SIN CONTROL Y SIN RASTRO
El dato que más inquieta es que la prisión domiciliaria no contaba con un control efectivo. No tenía tobillera electrónica ni vigilancia directa. Esa falta de control facilitó la fuga. Consultado sobre este punto, el magistrado fue cauto. Evitó dar detalles, aunque dejó entrever que hubo fallas que deberán analizarse con el tiempo. Mientras tanto, la realidad es clara: el hombre se esfumó sin dejar rastro. A partir de ese momento, se activaron los mecanismos de búsqueda. Se emitió una requisitoria internacional y se comenzó a trabajar en conjunto con distintos organismos, incluyendo Interpol.

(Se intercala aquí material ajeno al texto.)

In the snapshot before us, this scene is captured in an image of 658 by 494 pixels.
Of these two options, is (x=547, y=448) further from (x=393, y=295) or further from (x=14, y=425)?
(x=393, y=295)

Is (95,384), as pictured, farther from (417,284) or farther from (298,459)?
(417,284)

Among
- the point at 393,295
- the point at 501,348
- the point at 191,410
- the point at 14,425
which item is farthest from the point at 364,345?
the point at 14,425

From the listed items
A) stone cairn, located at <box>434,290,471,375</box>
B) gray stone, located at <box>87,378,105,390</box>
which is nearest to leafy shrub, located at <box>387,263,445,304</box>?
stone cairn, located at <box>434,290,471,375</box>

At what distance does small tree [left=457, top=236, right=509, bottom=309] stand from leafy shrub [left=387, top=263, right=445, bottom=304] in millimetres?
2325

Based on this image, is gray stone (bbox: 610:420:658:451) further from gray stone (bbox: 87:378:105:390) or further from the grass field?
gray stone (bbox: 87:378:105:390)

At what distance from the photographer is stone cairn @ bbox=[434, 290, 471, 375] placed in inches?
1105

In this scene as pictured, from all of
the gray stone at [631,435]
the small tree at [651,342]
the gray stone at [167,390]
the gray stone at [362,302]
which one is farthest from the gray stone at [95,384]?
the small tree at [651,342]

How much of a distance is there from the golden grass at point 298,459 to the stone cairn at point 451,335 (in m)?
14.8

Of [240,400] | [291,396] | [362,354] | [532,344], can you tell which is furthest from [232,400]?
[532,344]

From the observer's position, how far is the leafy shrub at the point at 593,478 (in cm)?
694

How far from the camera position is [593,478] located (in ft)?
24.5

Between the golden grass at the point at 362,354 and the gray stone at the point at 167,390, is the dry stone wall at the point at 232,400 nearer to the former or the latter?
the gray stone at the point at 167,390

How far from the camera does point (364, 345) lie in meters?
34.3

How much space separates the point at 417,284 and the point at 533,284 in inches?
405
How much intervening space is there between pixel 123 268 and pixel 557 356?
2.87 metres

ALERTA ROJA Y SOSPECHAS EN LA REGIÓN
En los últimos días, la situación dio un paso más. Interpol emitió una alerta roja para dar con el paradero del fugado, identificado como Carlos Damián Araújo, considerado de alta peligrosidad. La preocupación cruzó fronteras. Desde Concordia, en la provincia de Entre Ríos, medios locales difundieron la imagen del hombre y señalaron que no se descarta que haya cruzado ilegalmente el río Uruguay. Las autoridades argentinas ya fueron alertadas y se encuentran atentas ante cualquier información que pueda surgir. La hipótesis de que el prófugo esté en esa ciudad es una posibilidad concreta, aunque no confirmada.
ENTRE ERRORES Y RESPONSABILIDADES
Más allá del operativo de búsqueda, el caso deja al descubierto una situación incómoda: un error en el sistema permitió que una persona condenada y considerada peligrosa hoy esté libre. Sin embargo, desde el ámbito judicial se insiste en actuar con prudencia. Se reconoce que pudo haber fallas, pero también se busca evitar juicios apresurados que terminen afectando a trabajadores que cumplen funciones complejas. El foco, aseguran, debe estar en encontrar al fugado y corregir lo que haya que corregir para que no vuelva a suceder.
UNA HISTORIA QUE SIGUE ABIERTA
Por estas horas, el paradero de Araújo sigue siendo un misterio. La alerta roja está activa y el caso continúa en investigación. Mientras tanto, la sensación es clara: lo que comenzó como una noticia más en febrero, hoy es un tema que preocupa y deja muchas preguntas sobre la mesa. Porque cuando alguien se escapa, no solo se pierde una persona, también queda en evidencia todo lo que falló alrededor.